» **TASK SET**:
A. Repeat the passage of the theater review between "From the beginning, though, when" and "maliciously, other humans.", inclusive.
B. According to the theater review, how is We were promised honey! performed?
C. Pick up the theater review after its final sentence and continue writing it.

» **DOCUMENT EXTRACT**:
────────────────────────────────────────
The second room-elephant is AI. This is not a story about AI. Gemma is the human in the equation. She is, at least for now, required in order for her producers to capture that human element needed for their projects.
From the beginning, though, when she was a zoo animal for me to stare at, she is not treated as human. She may be even less human that the disembodied voices of her producers on the call, at least in their views. A single pot-plant in her booth does little to obscure the fact that she is a cog in the machine, and that her job is to carefully inject a human voice into faceless corporate communications, ultimately to manipulate, whether benignly or maliciously, other humans.
Inevitably, the system breaks down. The glitches become more frequent. The lighting in the booth – excellently changing from moment to moment to make Gemma appear strident, feeble, or isolated depending on the moment – starts to strobe aggressively as the stage is flooded with repeated, out of context lines from the producers.
This is not a show about AI, because we do not need AI to be dehumanised. We have done it to ourselves.
We were promised honey! Is very different. Performed in the round in single-file seats, I briefly had the horrifying feeling that I would be sat with two seats empty to either side of me, having chosen to sit in the corner nobody else was but being one of very few who had come alone. This did not come to pass, but given the performance that was about to take place, it would have been quite funny if it had.
────────────────────────────────────────
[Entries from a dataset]
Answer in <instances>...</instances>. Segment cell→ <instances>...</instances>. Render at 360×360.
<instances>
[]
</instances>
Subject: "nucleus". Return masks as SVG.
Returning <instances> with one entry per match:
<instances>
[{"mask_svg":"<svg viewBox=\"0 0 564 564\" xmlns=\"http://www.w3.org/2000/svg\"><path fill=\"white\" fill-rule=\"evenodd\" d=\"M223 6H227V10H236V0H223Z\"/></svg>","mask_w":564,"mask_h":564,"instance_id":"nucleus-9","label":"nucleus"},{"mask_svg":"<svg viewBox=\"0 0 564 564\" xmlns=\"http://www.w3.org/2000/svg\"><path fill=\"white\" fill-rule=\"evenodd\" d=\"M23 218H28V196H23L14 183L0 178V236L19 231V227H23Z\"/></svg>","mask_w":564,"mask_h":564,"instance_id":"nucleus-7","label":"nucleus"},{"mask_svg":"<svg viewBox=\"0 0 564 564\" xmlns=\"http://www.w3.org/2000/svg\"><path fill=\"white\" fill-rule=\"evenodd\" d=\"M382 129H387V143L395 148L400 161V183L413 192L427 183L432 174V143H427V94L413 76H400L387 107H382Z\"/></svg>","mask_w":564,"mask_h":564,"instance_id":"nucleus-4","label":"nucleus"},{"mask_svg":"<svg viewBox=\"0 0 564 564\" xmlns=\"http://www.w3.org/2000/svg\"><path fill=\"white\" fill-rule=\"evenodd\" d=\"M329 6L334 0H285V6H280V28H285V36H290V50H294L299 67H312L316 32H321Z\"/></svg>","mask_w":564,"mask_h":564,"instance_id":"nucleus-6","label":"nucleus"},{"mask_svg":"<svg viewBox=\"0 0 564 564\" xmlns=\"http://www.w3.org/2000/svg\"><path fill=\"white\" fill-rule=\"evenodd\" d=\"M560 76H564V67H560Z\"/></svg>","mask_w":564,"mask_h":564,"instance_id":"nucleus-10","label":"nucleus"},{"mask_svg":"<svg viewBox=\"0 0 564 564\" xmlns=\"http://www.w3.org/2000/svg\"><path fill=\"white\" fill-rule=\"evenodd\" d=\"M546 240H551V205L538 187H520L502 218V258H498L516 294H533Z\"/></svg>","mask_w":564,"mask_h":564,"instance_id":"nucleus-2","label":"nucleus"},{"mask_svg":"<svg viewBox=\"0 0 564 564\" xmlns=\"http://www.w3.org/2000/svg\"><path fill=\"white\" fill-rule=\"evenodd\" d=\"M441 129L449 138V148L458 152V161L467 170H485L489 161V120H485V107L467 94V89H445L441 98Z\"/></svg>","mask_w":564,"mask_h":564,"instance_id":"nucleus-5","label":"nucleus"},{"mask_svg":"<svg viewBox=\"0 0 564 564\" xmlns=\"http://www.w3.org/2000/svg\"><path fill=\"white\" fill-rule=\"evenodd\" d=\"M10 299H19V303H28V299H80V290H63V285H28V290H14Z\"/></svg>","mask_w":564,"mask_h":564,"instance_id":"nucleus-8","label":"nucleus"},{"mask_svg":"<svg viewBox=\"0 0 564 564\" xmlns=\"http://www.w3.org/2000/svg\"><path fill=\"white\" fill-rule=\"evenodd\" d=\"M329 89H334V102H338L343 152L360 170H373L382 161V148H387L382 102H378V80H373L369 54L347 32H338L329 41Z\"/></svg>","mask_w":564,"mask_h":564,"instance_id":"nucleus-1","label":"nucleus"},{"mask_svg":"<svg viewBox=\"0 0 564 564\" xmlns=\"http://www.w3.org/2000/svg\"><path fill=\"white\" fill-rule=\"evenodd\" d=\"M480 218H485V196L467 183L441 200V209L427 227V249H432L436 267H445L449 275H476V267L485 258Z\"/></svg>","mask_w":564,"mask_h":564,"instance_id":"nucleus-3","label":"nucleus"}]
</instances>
────────────────────────────────────────
» **ANSWERS PROVIDED**:
A.
From the beginning, though, when she was a zoo animal for me to stare at, she is not treated as human. She may be even less human that the disembodied voices of her producers on the call, at least in their views. A single pot-plant in her booth does little to obscure the fact that she is a cog in the machine, and that her job is to carefully inject a human voice into faceless corporate communications, ultimately to manipulate, whether benignly or maliciously, other humans.

B. It is performed in the round, in single-file seats.

C.
As we sit, an recording of a conversation between Air Traffic Control and a pilot is playing alongside dream-like, ambient music. I have a lasting interest in ATC and immediately recognise it, immediately telling one of my seat neighbours that I think this is a recording of “that mechanic that stole a plane and flew it without experience”. The neighbour politely thanked me, saying this was useful information he wasn’t aware of, and looked away. Going to the theatre alone turns me into my parents.
Sam Ward, the founder the theatre company YESYESNONO and the performer here, rises from among the audience. A well-worn technique, but still effective, Ward brings an intoxicating energy from the get-go. His unassuming, practical trainers, t-shirt and shoulder bag immediately put me in the mind of an enthusiastic hike leader – half wilderness guide, half cult preacher.
Ward explains to us that we are listening to the conversation between Richard Russell and Air Traffic Control, and that he was a ground handling agent who stole a Bombardier Q400 and flew it, without piloting experience. I allow myself a small point of pride at the accuracy of my recognition, and shame at having misremembered Russell as a mechanic.
He tells us that this story is not going to have a happy ending, and says that for us to proceed, one of the audience will need to say “I would like to hear this story”. Otherwise, we can sit in silence.
At first, the show seems as though it is going to be something akin to improvised comedy. Billed as involving communal storytelling, I was not prepared for how much audience participation there was. As well as repeatedly being asked to affirm that we really did want to continue, in three parts Ward involves members of the audience, using them as props, additional actors, and eventually simply asking two of them to read from the script into the microphone.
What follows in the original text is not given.